Oral Oncology 2012 October
OBJECTIVES: Oral lichen planus (OLP) is potentially premalignant disorder in which human papillomavirus (HPV) DNA is detected more often than in normal oral mucosa. We assessed HPV-genotype distribution in atrophic OLPs as related to DNA content and repair, proliferation activity, apoptosis, cell adhesion and lymphocyte infiltration.

MATERIALS AND METHODS: Eighty-two OLP patients (74.4% women) with a mean follow-up-time of 62.4 months were included in the study. HPV was genotyped with Luminex-based assay detecting 24 HPV-genotypes. Data on a panel of biomarkers and static cytometry performed in these samples before were compared with HPV data.

RESULTS: HPV DNA was found in 15.9% of OLPs with genotypes: HPV6/11/16/31/33 and one multiple-type infection. Two of the five patients who developed cancer had low-risk HPV6/11 infection while three were HPV-negative.
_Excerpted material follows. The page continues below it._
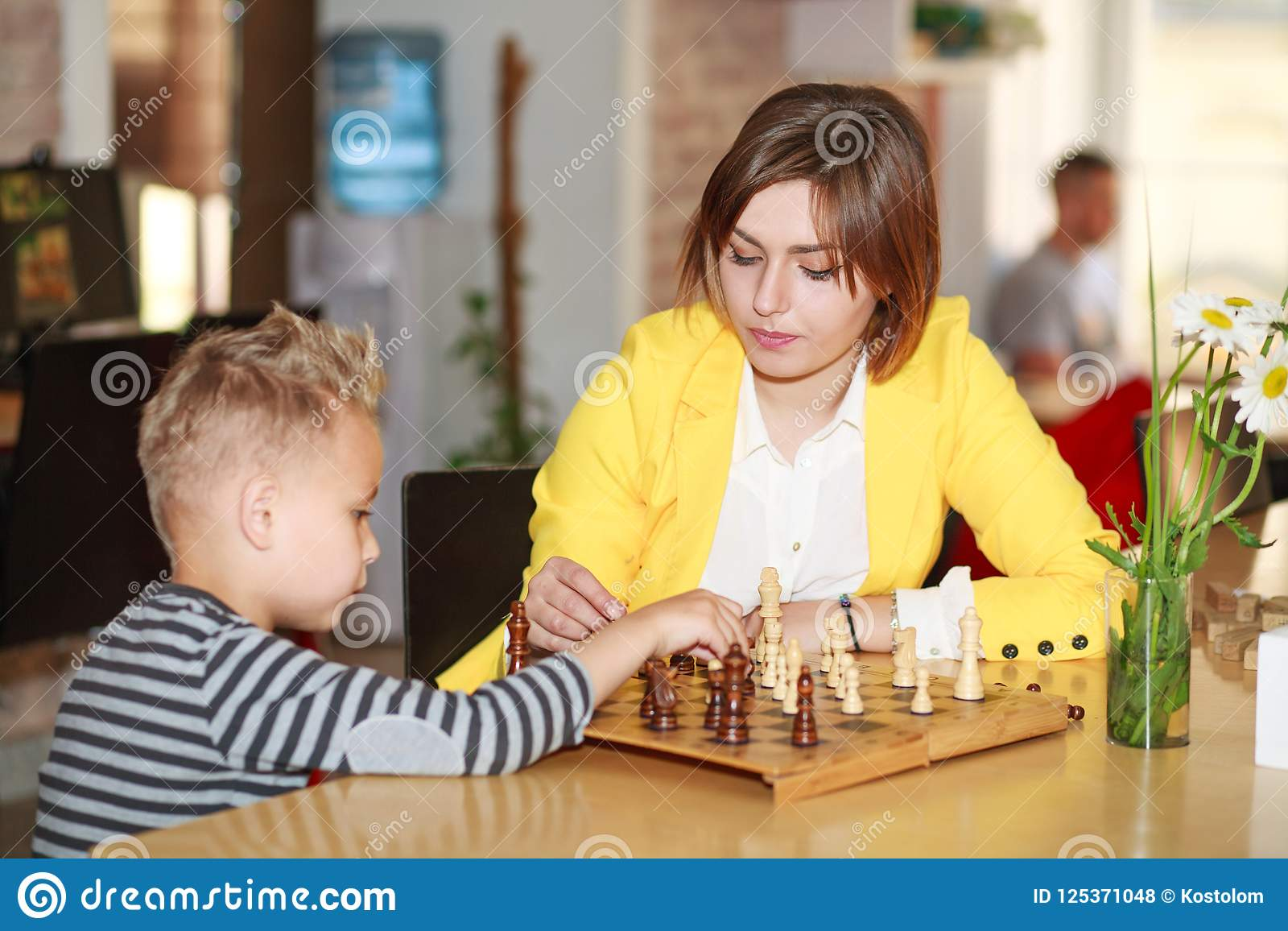 Mother teaches son play chess at home, parenting education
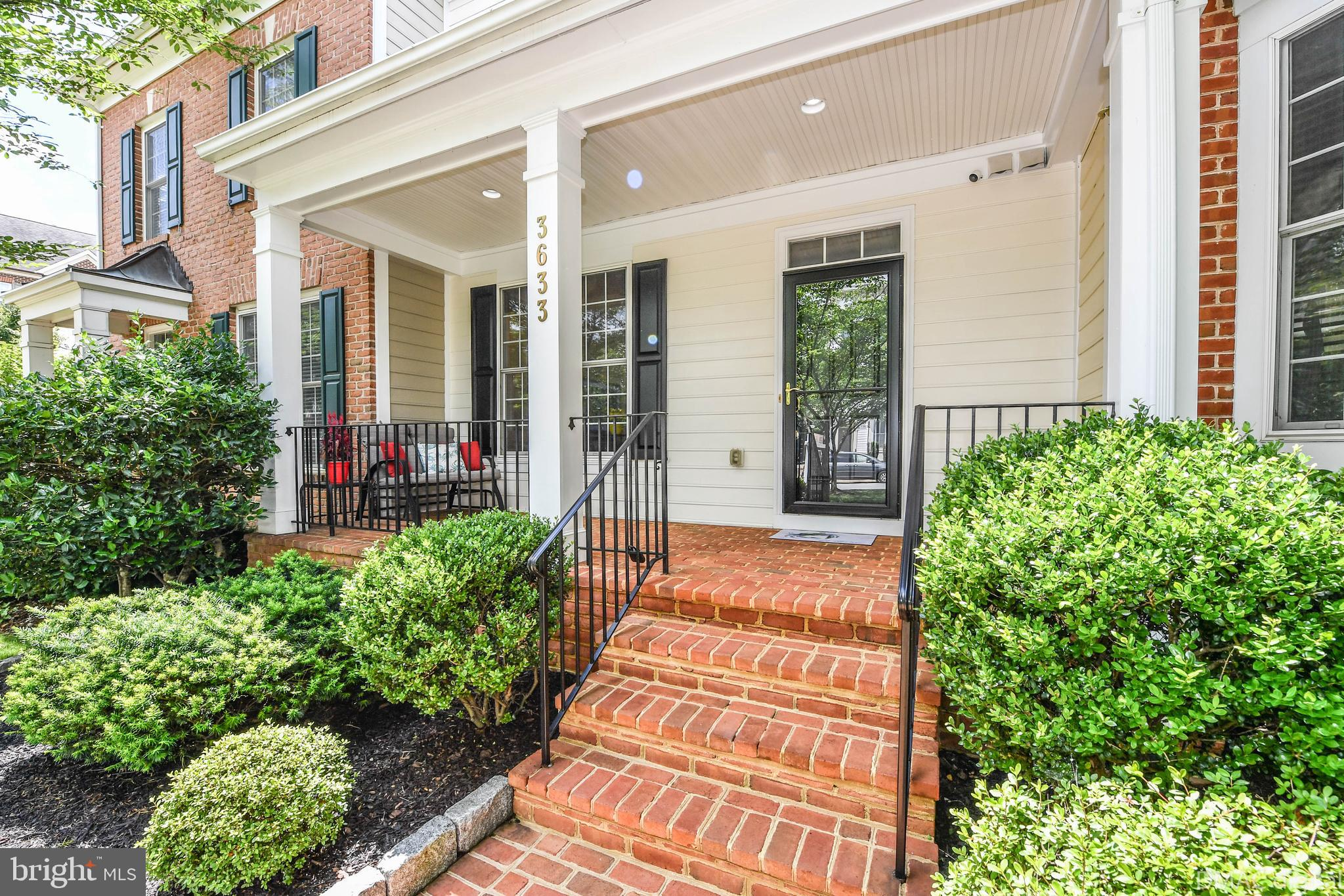 Beautifully maintained Urbana townhome with 2 car garage and comfortable front porch overlooking wid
There was a statistically significant correlation between HPV DNA in OLP and DNA content and ploidy markers determined with static cytometry: in HPV-positive samples, proliferation index was higher (p=0.016), less cells were in resting state G1/G0 (p=0.021) but more often in the S-phase (p=0.036) than in HPV-negative lesions. HPV positivity was also related to topoisomerase IIα (p=0.051), caspase-3 (p=0.049) and CD20 (p=0.010) protein expression.
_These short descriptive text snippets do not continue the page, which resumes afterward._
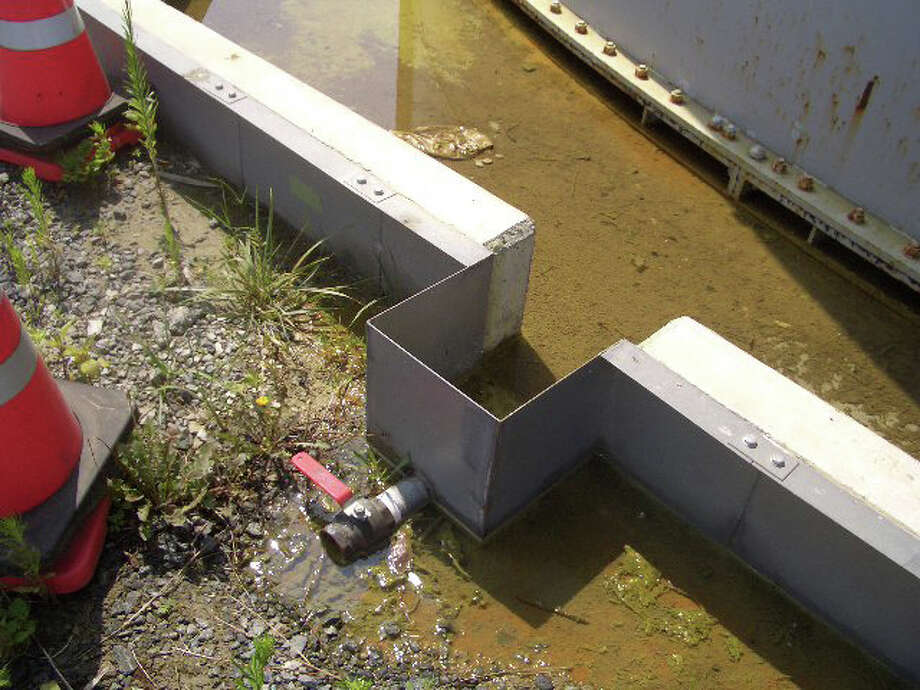In this handout image provided by Tokyo Electric Power Co, leaked radioactive water remains near the tank at the Fukushima Daiichi Nuclear Power Plant on August 19, 2013 in Okuma, Fukushima, Japan. An estimated 300 tons of highly radioactive water has leaked from a tank at the Fukushima nuclear plant, with much of the polluted water apparently seeping into the ground.  (Photo by Tokyo Electric Power Co via Getty Images) Photo: Handout, Getty Images / 2013 Tokyo Electric Power Co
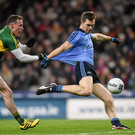 Kerry full back tests the strength of Dean Rock's jersey during their Allianz Football League Division 1 game in Croke Park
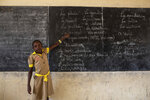 In this photo provided by UNICEF and taken on May 26, 2019, A student goes over blackboard notes for a class in emergency preparedness at a school in Baigai, Cameroon. More than 9,000 schools have closed and more than 1.9 million children in West and Central Africa have been forced out of school because of increasing violence in the region and attacks specifically targeting education facilities, UNICEF said Friday, Aug, 23. Attacks on schools in Mali, Burkina Faso and Niger, where an Islamic extremist insurgency has grown, have doubled in the past two years, the agency said. (Tanya Bindra/UNICEF via AP)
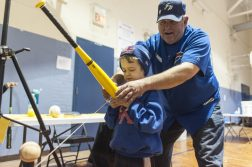Jimmy Hepner tries one of the baseball bat science activities. | William Camargo/Staff Photographer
CONCLUSION: HPV-infection is associated with a subgroup of atrophic OLP. Static cytometry is a sensitive method to identify HPV-associated changes in DNA content and cell proliferation. Of 16 markers, only topoisomerase IIα (proliferation and DNA repair), caspase-3 (apoptosis) and CD20 (B-lymphocytes) were related to HPV. None of the HR-HPVs but only LR-HPVs were associated with the lesions developed to cancer.